* **Exercise instructions**:
[1] According to the virtual id refactoring post, what does OpenMPI still need enabled to run, and why?
[2] From the virtual id refactoring post, output the part starting with "What's different from" and going on through "rebasing is a goal.".

** START Reading passage **

Virtual id refactoring #356

aeblyve · 2023-09-01T20:00:22Z

Intro

This is a branch of the dev/gc00/improve-virtualids code intended for longer-term maintainability, review, and integration into main MANA. It is also intended to be the base for OpenMPI, ExaMPI, etc. development.

What's different from dev/gc00/improve-virtualids?

I integrated a critical bugfix in REMOVE_OLD, which we had applied in our local {Exa,Open}MPI development branches on NEU Discovery into this branch. This bug did not manifest with MPICH, but it made it impossible to free anything with OpenMPI, ExaMPI. (OpenMPI still needs to run with TCP enabled to prevent rdma_frag assertion error)
The commit count is much more reasonable. I sincerely apologize for the inconvenience of wrestling with literally hundreds of commits and will take care not to do this again -- I was taught by others in the past that commits should be used as though they are free and are in fact a reasonable way to save changes when in a development branch. This is not true if coherent history under rebasing is a goal.

** END Reading passage **
** START Dataset entries **

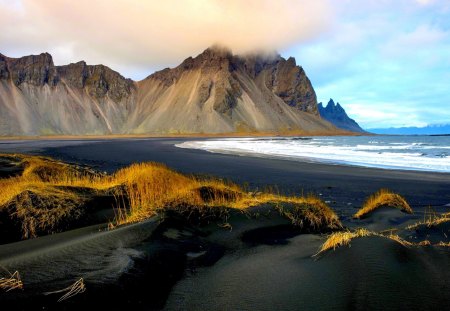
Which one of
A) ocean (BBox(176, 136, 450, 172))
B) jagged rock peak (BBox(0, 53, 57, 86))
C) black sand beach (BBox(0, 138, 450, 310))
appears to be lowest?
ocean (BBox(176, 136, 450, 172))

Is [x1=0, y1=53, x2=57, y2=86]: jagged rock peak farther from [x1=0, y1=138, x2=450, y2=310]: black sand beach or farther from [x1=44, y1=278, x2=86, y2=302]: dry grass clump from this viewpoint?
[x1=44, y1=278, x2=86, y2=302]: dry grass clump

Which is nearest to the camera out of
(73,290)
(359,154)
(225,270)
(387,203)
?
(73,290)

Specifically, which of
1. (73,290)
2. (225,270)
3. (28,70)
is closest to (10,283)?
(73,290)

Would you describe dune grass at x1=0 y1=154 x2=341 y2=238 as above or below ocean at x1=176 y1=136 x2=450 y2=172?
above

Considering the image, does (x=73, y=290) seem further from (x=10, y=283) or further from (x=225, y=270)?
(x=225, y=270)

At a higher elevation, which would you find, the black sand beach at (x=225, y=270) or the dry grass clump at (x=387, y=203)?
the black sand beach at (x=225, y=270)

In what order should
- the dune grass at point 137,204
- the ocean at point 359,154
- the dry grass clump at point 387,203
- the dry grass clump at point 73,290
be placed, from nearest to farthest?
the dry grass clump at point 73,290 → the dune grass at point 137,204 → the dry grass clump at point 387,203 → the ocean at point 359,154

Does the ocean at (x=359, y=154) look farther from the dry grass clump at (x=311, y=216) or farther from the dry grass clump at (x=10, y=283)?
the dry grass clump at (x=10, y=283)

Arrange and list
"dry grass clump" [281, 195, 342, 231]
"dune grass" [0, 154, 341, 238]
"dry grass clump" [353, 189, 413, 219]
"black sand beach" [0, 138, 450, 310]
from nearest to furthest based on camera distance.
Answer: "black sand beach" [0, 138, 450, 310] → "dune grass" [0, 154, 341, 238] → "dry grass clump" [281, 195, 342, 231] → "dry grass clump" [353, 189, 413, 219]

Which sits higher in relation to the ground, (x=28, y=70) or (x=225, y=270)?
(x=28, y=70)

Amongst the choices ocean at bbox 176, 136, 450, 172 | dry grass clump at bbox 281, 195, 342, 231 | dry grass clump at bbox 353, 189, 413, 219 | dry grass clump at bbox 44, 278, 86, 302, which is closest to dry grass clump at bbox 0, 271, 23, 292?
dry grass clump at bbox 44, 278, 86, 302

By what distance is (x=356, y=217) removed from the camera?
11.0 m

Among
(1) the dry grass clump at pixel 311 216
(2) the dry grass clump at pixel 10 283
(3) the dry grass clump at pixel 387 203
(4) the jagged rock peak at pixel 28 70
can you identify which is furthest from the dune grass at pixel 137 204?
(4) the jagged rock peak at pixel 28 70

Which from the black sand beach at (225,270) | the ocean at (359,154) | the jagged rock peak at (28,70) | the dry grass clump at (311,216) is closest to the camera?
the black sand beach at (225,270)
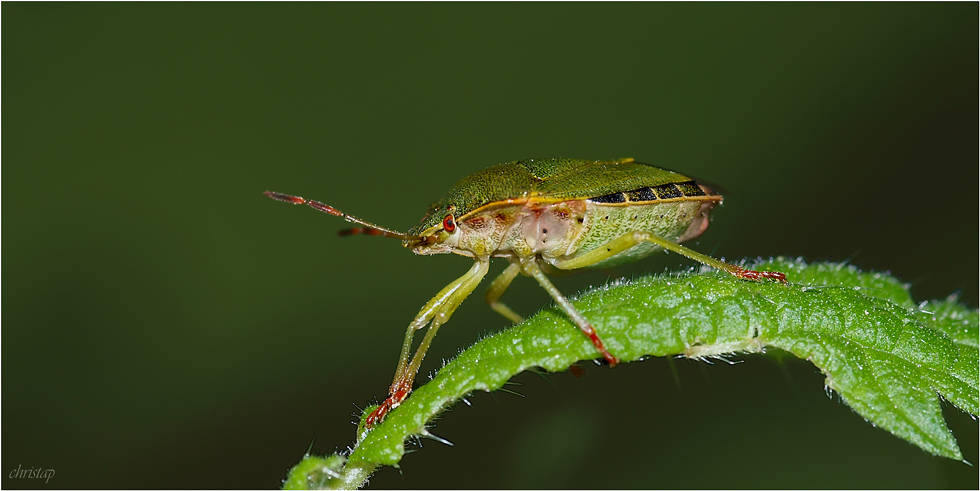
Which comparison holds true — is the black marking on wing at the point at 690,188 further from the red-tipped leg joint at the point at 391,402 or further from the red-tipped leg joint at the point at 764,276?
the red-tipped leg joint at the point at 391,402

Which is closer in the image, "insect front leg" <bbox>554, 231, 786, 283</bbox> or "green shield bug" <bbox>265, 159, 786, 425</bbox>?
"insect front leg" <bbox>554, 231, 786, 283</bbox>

** END Dataset entries **

* **Solutions per task**:
[1] TCP, to prevent an rdma_frag assertion error.

[2]
What's different from dev/gc00/improve-virtualids?

I integrated a critical bugfix in REMOVE_OLD, which we had applied in our local {Exa,Open}MPI development branches on NEU Discovery into this branch. This bug did not manifest with MPICH, but it made it impossible to free anything with OpenMPI, ExaMPI. (OpenMPI still needs to run with TCP enabled to prevent rdma_frag assertion error)
The commit count is much more reasonable. I sincerely apologize for the inconvenience of wrestling with literally hundreds of commits and will take care not to do this again -- I was taught by others in the past that commits should be used as though they are free and are in fact a reasonable way to save changes when in a development branch. This is not true if coherent history under rebasing is a goal.